5. Der Vorstand tritt nach Bedarf zusammen. Er ist beschlussfähig, wenn der Vor sitzende  und der Stellvertreter  oder der  Schatzmeister  zur Vorstandssitzung anwesend sind. Beschlüsse des Vorstandes sind in einem Protokollbuch festzuhalten und von den Anwesenden zu unterschreiben.
6. Der Vorstand oder ein Mitglied des erweiterten Vorstandes ( Sektionsleiter ) haftet nur für Fehler aus seiner Tätigkeit dem Verein gegenüber, wenn ihm vorsätzliches oder grob fahrlässiges Verhalten vorzuweisen ist.
7. Der Vorstand ist  auch beschlussfähig, wenn nicht  alle Vorstandsämter besetzt sind.
§ 10 Finanzierung des Vereins
1. Der Verein finanziert  seine Tätigkeit und  Verbindlichkeiten aus Beiträgen und Umlagen  sowie  Zuwendungen  und  Spenden. Die  von den  Mitgliedern  beschlossenen   Beiträge, Gemeinschaftsleistungen,  individueller Verbrauch von Energie und Wasser, angemessene Mahngebühren und Verzugszinsen sind in der Beitragsordnung geregelt und werden entsprechend der terminlichen Fest   legungen des Vorstandes fällig.             2. Zur Deckung außergewöhnlichen Finanzbedarfs außerhalb der gewöhnlichen               Geschäftstätigkeit kann die Mitgliederversammlung die Erhebung von Umlagen beschließen. Umlagen können jährlich mit einem Höchstbetrag von 75,00 EUR pro Mitglied erhoben.
 3. Die Mittel des Vereins dürfen nur für satzungsgemäße Zwecke verwendet werden. Es darf keine Person durch Ausgaben, die dem Zweck des Vereins fremd sind, oder durch unverhältnismäßig hohe Vergütungen, begünstigt werden. Mitglieder erhalten keine Zuwendungen aus Mitteln des Vereins.
4. Die  Mitglieder des  Vereins sind  grundsätzlich  ehrenamtlich  tätig. Die  sachgemäß   bestellten   Amtsträger   des   Vorstandes,   insbesondere   auch   der erweiterte Vorstand ( Sektionsleiter ), können auf Beschluss der Mitgliederversammlung eine angemessene Tätigkeitspauschale erhalten.
 § 11 Kassenführung         Der  Schatzmeister  verwaltet die  Kasse und das  Konto des Vereins. Er führt  das Kassenbuch mit den erforderlichen Belegen. Auszahlungen sind nur auf schriftliche Anweisung des Vorsitzenden oder seines Stellvertreters vorzunehmen.      Die Nutzung von EDV – Programme, wie das LSK-Programm, ist zulässig.
§ 12 Die Kassenprüfer
Die   Mitgliederversammlung  wählt  bei   der  Wahl des  Vorstandes  auch   jeweils mindestens  zwei  Kassenprüfer.  Eine Wiederwahl  ist  möglich.  Die  Kassenprüfer dürfen nicht  Mitglieder des Vorstandes sein. Sie  unterliegen  keiner Weisung  oder         Beaufsichtigung durch den Vorstand.

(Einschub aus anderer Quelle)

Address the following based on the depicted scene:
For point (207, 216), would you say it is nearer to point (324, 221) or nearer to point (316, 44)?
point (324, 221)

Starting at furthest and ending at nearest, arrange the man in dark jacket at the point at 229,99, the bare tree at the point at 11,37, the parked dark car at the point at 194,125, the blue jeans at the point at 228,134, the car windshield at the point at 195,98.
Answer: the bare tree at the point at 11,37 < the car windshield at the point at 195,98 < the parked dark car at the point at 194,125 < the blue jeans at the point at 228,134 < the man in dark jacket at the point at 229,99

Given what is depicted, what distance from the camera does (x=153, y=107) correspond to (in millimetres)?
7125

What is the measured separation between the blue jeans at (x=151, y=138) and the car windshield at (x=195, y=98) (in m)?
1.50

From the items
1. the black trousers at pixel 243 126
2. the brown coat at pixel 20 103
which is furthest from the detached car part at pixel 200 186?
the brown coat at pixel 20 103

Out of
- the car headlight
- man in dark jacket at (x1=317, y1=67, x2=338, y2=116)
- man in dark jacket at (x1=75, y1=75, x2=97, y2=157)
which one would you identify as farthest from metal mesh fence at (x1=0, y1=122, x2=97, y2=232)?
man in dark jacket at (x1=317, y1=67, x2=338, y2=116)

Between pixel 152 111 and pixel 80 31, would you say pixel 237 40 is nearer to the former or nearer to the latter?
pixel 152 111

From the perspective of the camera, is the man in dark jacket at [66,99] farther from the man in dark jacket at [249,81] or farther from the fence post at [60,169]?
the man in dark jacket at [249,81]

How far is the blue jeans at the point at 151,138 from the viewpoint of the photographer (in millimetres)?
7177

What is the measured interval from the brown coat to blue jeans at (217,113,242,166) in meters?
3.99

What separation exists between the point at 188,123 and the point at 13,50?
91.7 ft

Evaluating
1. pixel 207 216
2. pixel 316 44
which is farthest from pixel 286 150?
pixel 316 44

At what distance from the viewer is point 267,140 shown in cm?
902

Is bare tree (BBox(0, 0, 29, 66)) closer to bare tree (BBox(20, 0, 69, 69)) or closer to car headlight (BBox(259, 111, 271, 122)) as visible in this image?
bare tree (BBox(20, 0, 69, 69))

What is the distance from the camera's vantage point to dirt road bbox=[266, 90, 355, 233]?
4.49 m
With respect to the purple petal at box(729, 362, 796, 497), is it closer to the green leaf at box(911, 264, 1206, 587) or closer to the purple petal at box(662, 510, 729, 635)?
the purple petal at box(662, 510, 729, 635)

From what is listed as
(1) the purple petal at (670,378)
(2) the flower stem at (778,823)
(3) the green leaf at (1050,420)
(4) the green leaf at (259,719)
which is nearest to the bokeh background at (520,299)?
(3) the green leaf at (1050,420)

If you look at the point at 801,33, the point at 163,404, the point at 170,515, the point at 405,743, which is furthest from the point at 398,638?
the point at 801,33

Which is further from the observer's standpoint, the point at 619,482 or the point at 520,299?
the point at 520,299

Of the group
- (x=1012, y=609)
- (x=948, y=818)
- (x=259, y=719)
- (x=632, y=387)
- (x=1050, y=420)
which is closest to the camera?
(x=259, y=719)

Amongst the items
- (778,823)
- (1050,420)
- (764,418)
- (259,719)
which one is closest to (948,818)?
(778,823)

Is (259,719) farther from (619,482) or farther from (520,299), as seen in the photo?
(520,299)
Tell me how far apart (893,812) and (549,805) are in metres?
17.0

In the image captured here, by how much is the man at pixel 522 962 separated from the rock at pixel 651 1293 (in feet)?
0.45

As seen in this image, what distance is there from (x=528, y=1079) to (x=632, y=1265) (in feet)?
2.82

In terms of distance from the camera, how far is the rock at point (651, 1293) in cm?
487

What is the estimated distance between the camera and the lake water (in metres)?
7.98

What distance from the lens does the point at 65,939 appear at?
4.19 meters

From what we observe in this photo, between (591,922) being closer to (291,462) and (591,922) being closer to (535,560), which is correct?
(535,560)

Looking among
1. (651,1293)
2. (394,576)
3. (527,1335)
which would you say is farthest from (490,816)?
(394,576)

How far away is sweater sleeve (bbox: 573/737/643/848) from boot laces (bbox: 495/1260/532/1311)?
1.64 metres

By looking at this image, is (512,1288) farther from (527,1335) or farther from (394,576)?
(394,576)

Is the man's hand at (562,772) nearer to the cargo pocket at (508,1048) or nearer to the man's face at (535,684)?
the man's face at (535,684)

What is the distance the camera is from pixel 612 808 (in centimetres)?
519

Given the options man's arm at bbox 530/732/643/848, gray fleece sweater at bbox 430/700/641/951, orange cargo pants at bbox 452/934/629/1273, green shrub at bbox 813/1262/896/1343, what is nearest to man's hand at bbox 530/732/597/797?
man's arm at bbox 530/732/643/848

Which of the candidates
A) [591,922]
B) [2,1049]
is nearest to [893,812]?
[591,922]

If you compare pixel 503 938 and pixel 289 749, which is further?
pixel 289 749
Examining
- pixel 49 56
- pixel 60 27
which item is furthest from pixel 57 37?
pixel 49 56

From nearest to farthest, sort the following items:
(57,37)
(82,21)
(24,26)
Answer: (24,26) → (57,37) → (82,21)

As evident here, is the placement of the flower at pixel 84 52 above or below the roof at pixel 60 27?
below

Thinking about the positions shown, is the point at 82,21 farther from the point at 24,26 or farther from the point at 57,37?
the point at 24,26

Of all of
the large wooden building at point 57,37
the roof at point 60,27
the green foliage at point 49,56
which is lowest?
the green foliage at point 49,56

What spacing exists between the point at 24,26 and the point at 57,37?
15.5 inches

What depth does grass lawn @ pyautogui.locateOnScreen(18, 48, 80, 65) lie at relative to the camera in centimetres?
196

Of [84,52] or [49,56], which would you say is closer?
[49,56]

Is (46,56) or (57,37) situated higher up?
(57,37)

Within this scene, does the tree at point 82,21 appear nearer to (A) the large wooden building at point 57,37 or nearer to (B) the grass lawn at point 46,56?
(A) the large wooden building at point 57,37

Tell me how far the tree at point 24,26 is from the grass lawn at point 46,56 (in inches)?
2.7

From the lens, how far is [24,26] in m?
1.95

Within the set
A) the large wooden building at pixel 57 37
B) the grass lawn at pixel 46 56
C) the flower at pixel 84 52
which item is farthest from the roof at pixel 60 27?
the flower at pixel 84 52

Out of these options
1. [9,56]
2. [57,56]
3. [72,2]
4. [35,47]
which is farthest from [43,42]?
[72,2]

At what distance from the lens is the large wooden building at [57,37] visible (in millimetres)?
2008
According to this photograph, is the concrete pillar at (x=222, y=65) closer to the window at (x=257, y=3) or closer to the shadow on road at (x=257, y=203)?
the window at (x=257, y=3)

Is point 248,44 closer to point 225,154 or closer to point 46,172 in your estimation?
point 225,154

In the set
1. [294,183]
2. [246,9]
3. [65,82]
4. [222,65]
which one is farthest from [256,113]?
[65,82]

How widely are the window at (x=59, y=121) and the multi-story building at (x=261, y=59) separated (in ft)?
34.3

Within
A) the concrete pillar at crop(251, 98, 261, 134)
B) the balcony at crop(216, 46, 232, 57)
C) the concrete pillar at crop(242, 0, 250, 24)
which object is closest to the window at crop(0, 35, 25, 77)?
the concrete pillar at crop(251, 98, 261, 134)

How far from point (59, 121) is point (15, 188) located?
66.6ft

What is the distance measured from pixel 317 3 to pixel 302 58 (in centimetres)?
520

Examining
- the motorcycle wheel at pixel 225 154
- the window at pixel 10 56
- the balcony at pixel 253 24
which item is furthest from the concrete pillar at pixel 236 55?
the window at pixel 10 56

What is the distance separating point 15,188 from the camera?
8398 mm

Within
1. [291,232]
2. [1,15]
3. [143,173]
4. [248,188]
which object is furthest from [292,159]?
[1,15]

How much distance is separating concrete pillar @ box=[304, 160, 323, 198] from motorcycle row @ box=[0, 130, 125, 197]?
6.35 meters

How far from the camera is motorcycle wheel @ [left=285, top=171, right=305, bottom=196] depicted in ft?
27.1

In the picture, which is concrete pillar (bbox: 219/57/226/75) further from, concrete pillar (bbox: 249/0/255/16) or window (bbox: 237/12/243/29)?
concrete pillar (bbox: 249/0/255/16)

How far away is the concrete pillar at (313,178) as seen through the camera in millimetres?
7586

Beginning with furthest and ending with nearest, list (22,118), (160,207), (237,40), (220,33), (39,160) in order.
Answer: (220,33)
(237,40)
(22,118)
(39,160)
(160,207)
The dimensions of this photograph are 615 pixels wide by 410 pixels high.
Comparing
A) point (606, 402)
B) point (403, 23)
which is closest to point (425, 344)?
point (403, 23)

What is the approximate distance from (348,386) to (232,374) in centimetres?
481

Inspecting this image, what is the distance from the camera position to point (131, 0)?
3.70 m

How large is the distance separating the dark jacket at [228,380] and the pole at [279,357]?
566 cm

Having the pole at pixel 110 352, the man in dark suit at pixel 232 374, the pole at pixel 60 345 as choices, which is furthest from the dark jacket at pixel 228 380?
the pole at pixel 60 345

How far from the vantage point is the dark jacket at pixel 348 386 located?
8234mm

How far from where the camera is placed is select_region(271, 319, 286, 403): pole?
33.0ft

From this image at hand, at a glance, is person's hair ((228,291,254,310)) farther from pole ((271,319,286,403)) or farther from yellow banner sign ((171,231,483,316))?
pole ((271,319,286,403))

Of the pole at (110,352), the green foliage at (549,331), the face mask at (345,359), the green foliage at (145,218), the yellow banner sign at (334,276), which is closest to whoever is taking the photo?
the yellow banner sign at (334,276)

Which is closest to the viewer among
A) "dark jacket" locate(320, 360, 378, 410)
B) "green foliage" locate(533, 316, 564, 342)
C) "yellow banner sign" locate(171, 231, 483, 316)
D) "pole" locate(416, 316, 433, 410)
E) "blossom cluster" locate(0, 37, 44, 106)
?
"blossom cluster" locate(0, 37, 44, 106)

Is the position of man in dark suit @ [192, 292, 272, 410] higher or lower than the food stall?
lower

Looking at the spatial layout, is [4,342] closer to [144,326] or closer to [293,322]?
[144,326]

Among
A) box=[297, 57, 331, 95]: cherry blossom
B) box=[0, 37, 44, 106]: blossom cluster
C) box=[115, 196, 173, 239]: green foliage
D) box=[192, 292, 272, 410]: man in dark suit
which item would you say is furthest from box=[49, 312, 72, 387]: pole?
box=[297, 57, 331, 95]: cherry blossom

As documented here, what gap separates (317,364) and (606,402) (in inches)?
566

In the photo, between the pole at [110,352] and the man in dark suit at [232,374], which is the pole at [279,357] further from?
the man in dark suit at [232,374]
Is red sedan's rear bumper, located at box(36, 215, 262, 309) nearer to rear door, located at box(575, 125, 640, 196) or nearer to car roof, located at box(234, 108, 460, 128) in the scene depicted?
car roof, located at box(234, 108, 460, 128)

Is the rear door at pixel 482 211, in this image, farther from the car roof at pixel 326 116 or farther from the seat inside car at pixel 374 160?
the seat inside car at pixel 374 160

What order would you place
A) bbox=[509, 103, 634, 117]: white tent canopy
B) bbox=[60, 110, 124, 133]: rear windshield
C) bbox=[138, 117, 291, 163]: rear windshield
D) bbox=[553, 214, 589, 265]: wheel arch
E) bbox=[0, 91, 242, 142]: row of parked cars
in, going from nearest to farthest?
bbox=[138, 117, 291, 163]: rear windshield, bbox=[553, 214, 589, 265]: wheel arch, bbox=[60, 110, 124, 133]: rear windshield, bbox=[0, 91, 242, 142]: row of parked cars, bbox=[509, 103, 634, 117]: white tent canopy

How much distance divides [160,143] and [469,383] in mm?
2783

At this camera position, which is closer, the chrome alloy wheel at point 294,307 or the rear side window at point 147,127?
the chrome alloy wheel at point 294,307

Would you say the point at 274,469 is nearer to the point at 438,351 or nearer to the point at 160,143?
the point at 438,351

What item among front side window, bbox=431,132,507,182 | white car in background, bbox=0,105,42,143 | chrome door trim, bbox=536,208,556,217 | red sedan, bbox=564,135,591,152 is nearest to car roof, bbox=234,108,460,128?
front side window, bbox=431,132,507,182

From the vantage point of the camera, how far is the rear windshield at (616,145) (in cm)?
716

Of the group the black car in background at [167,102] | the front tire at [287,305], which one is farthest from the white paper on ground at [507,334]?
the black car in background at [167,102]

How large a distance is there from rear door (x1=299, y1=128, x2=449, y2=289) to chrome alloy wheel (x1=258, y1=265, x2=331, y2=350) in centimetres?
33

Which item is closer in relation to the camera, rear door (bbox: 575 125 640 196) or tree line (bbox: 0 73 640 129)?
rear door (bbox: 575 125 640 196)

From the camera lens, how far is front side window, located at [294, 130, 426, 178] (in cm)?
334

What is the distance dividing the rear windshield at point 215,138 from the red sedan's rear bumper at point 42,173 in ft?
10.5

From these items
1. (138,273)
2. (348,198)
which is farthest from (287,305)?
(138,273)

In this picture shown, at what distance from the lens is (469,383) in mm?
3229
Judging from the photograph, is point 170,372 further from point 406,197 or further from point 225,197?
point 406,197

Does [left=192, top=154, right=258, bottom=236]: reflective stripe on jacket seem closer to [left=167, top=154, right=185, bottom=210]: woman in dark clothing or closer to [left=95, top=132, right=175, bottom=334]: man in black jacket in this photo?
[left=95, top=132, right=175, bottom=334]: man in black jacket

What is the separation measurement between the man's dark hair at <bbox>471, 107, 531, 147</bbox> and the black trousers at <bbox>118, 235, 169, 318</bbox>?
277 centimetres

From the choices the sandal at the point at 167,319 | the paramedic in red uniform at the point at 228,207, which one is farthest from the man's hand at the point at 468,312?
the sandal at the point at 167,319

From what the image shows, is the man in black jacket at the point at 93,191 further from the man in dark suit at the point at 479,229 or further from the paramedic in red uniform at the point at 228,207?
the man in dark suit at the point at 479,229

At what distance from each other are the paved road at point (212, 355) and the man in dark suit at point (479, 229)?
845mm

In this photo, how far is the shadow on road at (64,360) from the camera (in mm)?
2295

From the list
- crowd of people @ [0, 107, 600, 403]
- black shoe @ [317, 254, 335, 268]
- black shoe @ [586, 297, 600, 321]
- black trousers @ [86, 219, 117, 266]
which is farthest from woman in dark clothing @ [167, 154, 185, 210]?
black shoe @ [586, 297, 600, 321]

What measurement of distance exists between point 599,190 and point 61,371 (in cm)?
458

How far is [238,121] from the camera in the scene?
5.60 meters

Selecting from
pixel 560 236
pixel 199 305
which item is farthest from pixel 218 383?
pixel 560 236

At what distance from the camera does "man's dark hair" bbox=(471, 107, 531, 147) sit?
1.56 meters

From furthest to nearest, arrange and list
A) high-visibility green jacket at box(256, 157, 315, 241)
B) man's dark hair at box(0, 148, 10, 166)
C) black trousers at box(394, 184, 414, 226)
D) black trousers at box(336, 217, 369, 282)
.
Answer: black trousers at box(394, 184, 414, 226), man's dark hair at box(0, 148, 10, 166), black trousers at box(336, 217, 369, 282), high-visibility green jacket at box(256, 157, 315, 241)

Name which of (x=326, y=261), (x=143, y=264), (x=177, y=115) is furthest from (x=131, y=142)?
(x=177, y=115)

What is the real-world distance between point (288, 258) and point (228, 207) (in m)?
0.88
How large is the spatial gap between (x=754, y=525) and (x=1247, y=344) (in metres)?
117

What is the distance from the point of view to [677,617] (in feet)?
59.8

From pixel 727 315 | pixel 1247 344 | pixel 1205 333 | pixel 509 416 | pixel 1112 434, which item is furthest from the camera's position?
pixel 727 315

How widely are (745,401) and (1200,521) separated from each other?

Die Kassenprüfer  haben das Recht,  unvermutet Kontrollen  der Kasse, des Kontos und  der Belege  vorzunehmen. Nach  Abschluss  des  Geschäftsjahres  haben die Kassenprüfer  eine  Gesamtprüfung  der Kasse, des  Kontos und der Belege durchzuführen. Die Prüfungen erstrecken sich auf rechnerische und sachliche Richtigkeit der Belege. Über das Ergebnis der Prüfung ist der Mitgliederversammlung zu berichten.
§ 13 Auflösung des Vereins
Über die Auflösung des Vereins entscheidet die Mitgliederversammlung. Bei Auflösung des Vereins oder bei Wegfall des steuerbegünstigten Zwecks oder der  Rechtsfähigkeit  fällt  das  Vermögen  des  Vereins  an  den  Stadtverband  der Kleingärtner e.V. Zwickau. Dieser hat das Vermögen ausschließlich und unmittelbar für die Förderung des Kleingartenwesens zu verwenden.
Das Protokoll über die Auflösung ist mit dem Schriftgut des Vereins (Kassenbücher usw.) dem o.g. Stadtverband zur Aufbewahrung zu übergeben.
§ 14 Geschäftsjahr
Geschäftsjahr ist das Kalenderjahr.
§ 15 Diese Satzung wurde am 25. Januar 2014 einstimmig von der Mitgliederversammlung beschlossen. Sie ersetzt die vorherige Satzung von 2009,in Ergänzung von 2012.